How long can you keep raw meat in the fridge?

There are different variations of raw meat. You can have chopped steak or hamburger or chicken or lamb. The list could be endless. Not all meats are exactly the same, but the general rule of thumb is up to 5 days. 

Check this table for some details. We have also added a freezer storage to the table for reference.

Type of meat Fridge Freezer
Beef (any cut) 3-5 days up to 12 months
Chicken/Poultry 1-3 days up to 12 months
Pork (any cut) 3-5 days up to 12 months
Fatty fish (salmon) 1-2 days up to 3 months
other shellfish up to 3 days up to 6 months

As you can see, the shelf life of raw meat in the refrigerator varies depending on the type of meat it is.

Most shellfish are very limited in how long they can be kept. The recommended period for the largest of fatty fish and shellfish is a maximum of 3 days of refrigerated storage.

Shellfish tends to be more susceptible to breeding bacteria the longer it is stored. This is simply due to the item and the environment it came from.

When it comes to beef or pork, these time frames are relevant to almost any cut of meat. Whether it’s ground beef, steaks, roasts, or anything else within these types of meat, the timeframes remain mostly the same across the board.

Chicken and poultry-related foods, regardless of whether they are breasts, thighs, or another cut of chicken, also have a shorter lead time. Chicken and seafood are some of the foods most at risk of cross contamination.

How to make raw meat last longer in the fridge?

The first thing you should do is recheck the temperature of your fridge . Many of us take it for granted that the fridge is as cold as it should be.

If you store raw meat in the fridge, you really want the temperature inside the fridge to be between 38-40 degrees Fahrenheit. 

This particular temperature slows the spread of bacteria that might be on your raw meat. Reduces the likelihood of cross contamination and keeps meat fresh for as long as possible.

While it won’t stop bacteria from spreading, it will slow their growth extremely and protect your food overall.

Some fridges have thermometers where you can check. You can also use a candy thermometer or glass kitchen thermometer to check the temperature.

To check without a built-in thermometer, try filling a glass with water and placing the thermometer in it. Leave the glass in the refrigerator for about 8 hours.

You can leave the thermometer in the glass or put the thermometer back in the glass that is in the fridge. If your fridge is not within the recommended range, adjust the fridge’s temperature to a safe zone, then try again.

Here are other tips for fridge storage:

  • Open the refrigerator only when necessary to maintain the proper temperature.
  • Routinely clean the fridge and disinfect surfaces.
  • Use the bottom shelf and a bowl or plate.
  • When the meat is in the fridge, plan to use it quickly or put it in the freezer.

Can raw meat be left uncovered in the fridge?

You should never leave meat uncovered in the fridge . Even when you bring it to room temperature, you’ll want to cover it somehow. Whether you decide to cover it with plastic wrap or a lid, it’s important that you cover it.

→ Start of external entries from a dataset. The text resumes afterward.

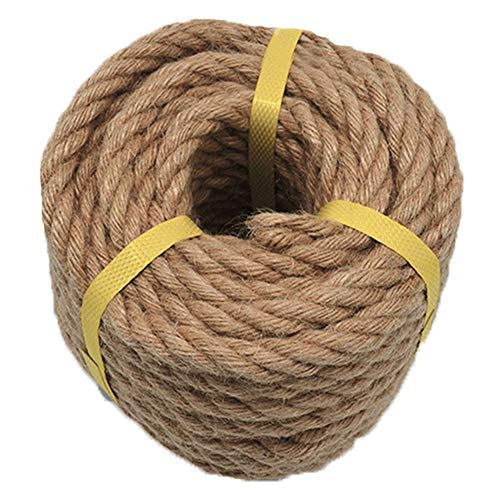 (Twisted Jute Rope Hemp Rope (1/2 in x 50 ft) for DIY Crafts Gardening Decorating Brown Natural Rope )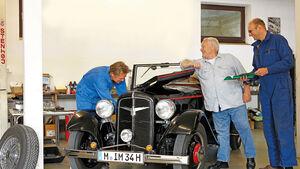 Adler Trumpf Cabrio, Bruno Schmaus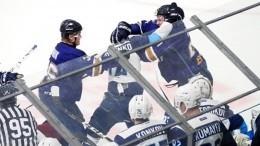 Ледовое побоище: хоккеисты МХЛ устроили массовую драку вовремя матча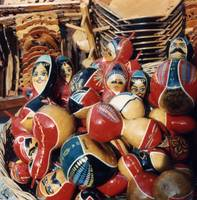 Painted Gourd Dolls; Turkey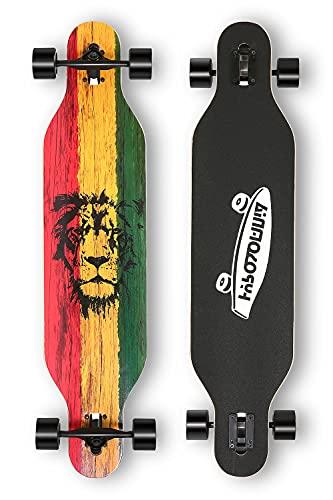 HYPOSOMNIA 41 Inch Longboard Skateboard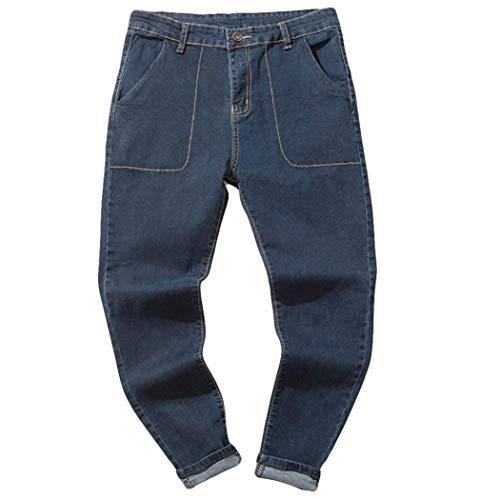 Pantalones Rotos Largos Vaqueros Pantalones ZARLLE Vaqueros De Moto De Hombres Pantalones De Deportivos con Bolsillos Slim Fit Skinny EláSticos Desgarrados Jeans para Hombres Azul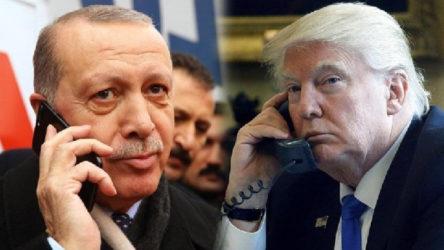 Erdoğan'dan Trump'la 'iş birliği' görüşmesi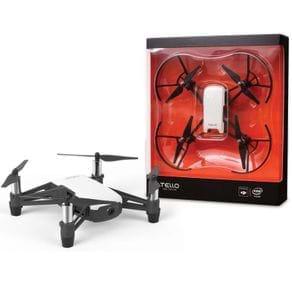 Drone DJI CP.PT.00000251.01 Tello Artic White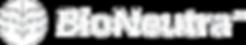 BioNeutra-logo-White-horizontal.png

Remember that raw meat is a breeding ground for bacteria . The best way to protect it is to follow all security recommendations.

Don’t leave it out in the open, as it can not only grow bacteria, but you could also share it in the fridge.

As with most other items you keep in the fridge, leaving it out in the open is not a great idea.

We hope you find this guide on how to store raw meat in the fridge a valuable resource. Take a look at our Q&A section for more details.

What are the risks of raw meat?

Bacteria like listeria, salmonella, E. coli, and campylobacter are some of the biggest risks associated with raw meat.

They can cause illness and food poisoning. That is why it is so important to properly handle raw meat, and to cook it sufficiently before eating it.

Can raw meat be left in the fridge overnight?

Of course. As long as you use it within a couple of days and store it properly, nothing should happen.

The best way to thaw frozen meat is to leave it in the fridge overnight anyway, so one way or another, you’ll probably have to leave raw meat in the fridge at some point.